According to Reichheld 'Many firms - and some entire industries - have negative Net Promoter Scores, which means that they are creating more detractors than promoters day in and day out.'
Mark Ritson, a regular contributor to Marketing Week, said of NPS 'There is no point comparing your score with brands in other industries. It’s also a mistake to use NPS to compare how a brand performs in different countries because different nationalities are more or less likely to recommend. The only comparisons that count are your NPS versus your competitors and how your score has changed compared with previous years.' Mark Ritson, Associate Professor of Marketing and Columnist - Marketing Week, 16 February 2011.
So in isolation, the NPS score does not arguably mean that much, so we decided to test it against another criterion – number of customer complaints – to see whether there was a relationship. As may be seen in the chart below, British Gas and npower were two of the firms with the highest number of recorded complaints.
No surprise, therefore, to learn that, in July, British Gas was fined £2.5 million by Ofgem for not having recorded complaints properly. Last month, npower received a £2 million fine for the same offence.
We then compared the Net Promoter scores with the actual number of complaints received. We transformed the Net Promoter Score in order to plot a relationship on the same chart; the chart below is for illustration purposes.
What this clearly demonstrates is that the firms with the highest number of recorded complaints also had the lowest Net Promoter scores. Not conclusive proof, of course, that NPS really works, but interesting nonetheless and indicates that NPS is a good measure of how brands/companies perform against their competitors. Companies with the lowest number of complaints typically had the highest NPS and possibly a greater interaction with customers. As for Scottish Power – which had a high number of detractors in our survey, we were unable to compare complaints with NPS scores, the company currently operates a complaints process which falls outside Ofgem requirements.
The findings have certainly given us some food for thought. It is significant also that an increasing number of our clients are catching on to NPS and asking us to incorporate it into customer satisfaction tracking surveys in order to compare themselves against their competitors, though not yet to the exclusion of the many other types of satisfaction criteria clients rightly demand. Today, that would be a bridge too far, but in the future....
Reichheld, Fred. The Ultimate Question: Driving Good Profits and True Growth, Harvard Business School Press, 2006.
Opinium Research carried out an online survey of 2,012 UK adults aged 18+ from 1st November to 3rd November 2011. Results have been weighted to nationally representative criteria. www.opinium.co.uk.

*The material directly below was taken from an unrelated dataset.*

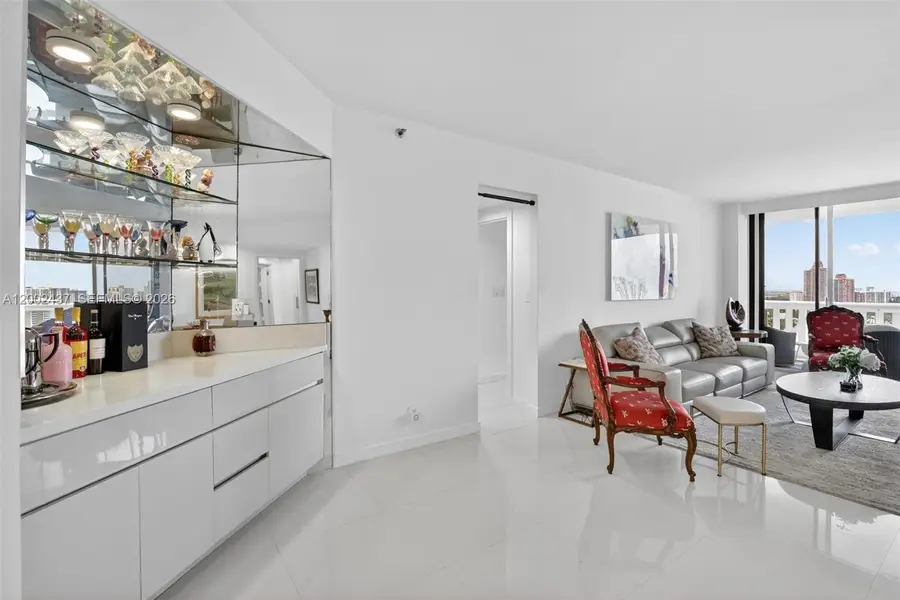 3000 Island Blvd #2404, Aventura, FL 33160 - #2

All UK energy suppliers are required to publicly report their recorded level of complaints annually by Ofgem. It defines a complaint as any expression of dissatisfaction that is not resolved by the end of the first day after the day that the complaint was received. Complaint numbers and customer figures are taken directly from suppliers own websites or in the case of the latter from other publicly available sources. Figures taken from Ofgem published figures compiled by Ecotricity here.